━━━ Record excerpts ━━━

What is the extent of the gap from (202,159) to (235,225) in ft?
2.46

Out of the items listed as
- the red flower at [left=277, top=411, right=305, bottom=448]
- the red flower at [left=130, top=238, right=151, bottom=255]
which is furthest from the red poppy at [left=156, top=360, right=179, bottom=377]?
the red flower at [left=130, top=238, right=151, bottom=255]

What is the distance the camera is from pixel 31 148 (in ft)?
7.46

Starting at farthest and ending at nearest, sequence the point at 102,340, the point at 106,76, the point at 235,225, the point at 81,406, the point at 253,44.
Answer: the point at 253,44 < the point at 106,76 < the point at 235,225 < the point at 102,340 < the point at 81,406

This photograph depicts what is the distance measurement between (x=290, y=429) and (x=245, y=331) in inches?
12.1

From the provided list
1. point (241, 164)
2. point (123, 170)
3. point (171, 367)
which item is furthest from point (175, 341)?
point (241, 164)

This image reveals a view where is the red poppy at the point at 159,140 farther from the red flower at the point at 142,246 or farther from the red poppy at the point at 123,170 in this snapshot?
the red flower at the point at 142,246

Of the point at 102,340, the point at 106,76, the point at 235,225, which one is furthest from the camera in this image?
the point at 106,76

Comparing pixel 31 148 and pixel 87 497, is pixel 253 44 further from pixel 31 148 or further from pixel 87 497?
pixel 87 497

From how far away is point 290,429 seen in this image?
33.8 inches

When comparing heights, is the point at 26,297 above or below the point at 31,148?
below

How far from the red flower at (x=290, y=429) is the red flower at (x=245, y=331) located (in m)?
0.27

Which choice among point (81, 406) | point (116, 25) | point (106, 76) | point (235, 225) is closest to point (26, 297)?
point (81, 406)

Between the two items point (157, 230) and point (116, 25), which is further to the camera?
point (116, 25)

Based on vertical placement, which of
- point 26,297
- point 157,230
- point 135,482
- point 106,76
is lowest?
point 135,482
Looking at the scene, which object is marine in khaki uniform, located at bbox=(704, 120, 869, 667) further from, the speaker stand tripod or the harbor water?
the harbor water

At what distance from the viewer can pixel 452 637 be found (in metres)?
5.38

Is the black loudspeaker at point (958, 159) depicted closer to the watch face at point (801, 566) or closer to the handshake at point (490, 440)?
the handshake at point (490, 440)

━━━

• [Exercise description]: Repeat the lines above exactly.

• [Solution for this problem]:
What is the extent of the gap from (202,159) to (235,225) in ft?
2.46

Out of the items listed as
- the red flower at [left=277, top=411, right=305, bottom=448]
- the red flower at [left=130, top=238, right=151, bottom=255]
which is furthest from the red poppy at [left=156, top=360, right=179, bottom=377]?
the red flower at [left=130, top=238, right=151, bottom=255]

What is the distance the camera is from pixel 31 148 (in ft)?
7.46

Starting at farthest and ending at nearest, sequence the point at 102,340, the point at 106,76, the point at 235,225, the point at 81,406, the point at 253,44.
Answer: the point at 253,44 < the point at 106,76 < the point at 235,225 < the point at 102,340 < the point at 81,406

This photograph depicts what is the distance measurement between (x=290, y=429) and (x=245, y=331) in inches?
12.1

From the provided list
1. point (241, 164)
2. point (123, 170)
3. point (171, 367)
which item is furthest from point (175, 341)?
point (241, 164)

This image reveals a view where is the red poppy at the point at 159,140 farther from the red flower at the point at 142,246 or farther from the red poppy at the point at 123,170 in this snapshot?
the red flower at the point at 142,246

Of the point at 102,340, the point at 106,76, the point at 235,225, which one is furthest from the camera in this image?
the point at 106,76

Comparing pixel 31 148 and pixel 87 497, is pixel 253 44 further from pixel 31 148 or further from pixel 87 497?
pixel 87 497

From how far away is point 290,429 seen in this image?
33.8 inches

When comparing heights, is the point at 26,297 above or below the point at 31,148?
below

How far from the red flower at (x=290, y=429) is the red flower at (x=245, y=331) located (in m)?
0.27

Which choice among point (81, 406) | point (116, 25) | point (106, 76) | point (235, 225) is closest to point (26, 297)?
point (81, 406)

Between the two items point (157, 230) and point (116, 25), which is further to the camera?
point (116, 25)

Based on vertical placement, which of
- point 26,297
- point 157,230
- point 135,482
- point 106,76
is lowest?
point 135,482
Looking at the scene, which object is marine in khaki uniform, located at bbox=(704, 120, 869, 667) further from, the speaker stand tripod or the harbor water?
the harbor water

At what distance from the viewer can pixel 452 637 be found (in metres)?
5.38

Is the black loudspeaker at point (958, 159) depicted closer to the watch face at point (801, 566) or closer to the handshake at point (490, 440)?
the handshake at point (490, 440)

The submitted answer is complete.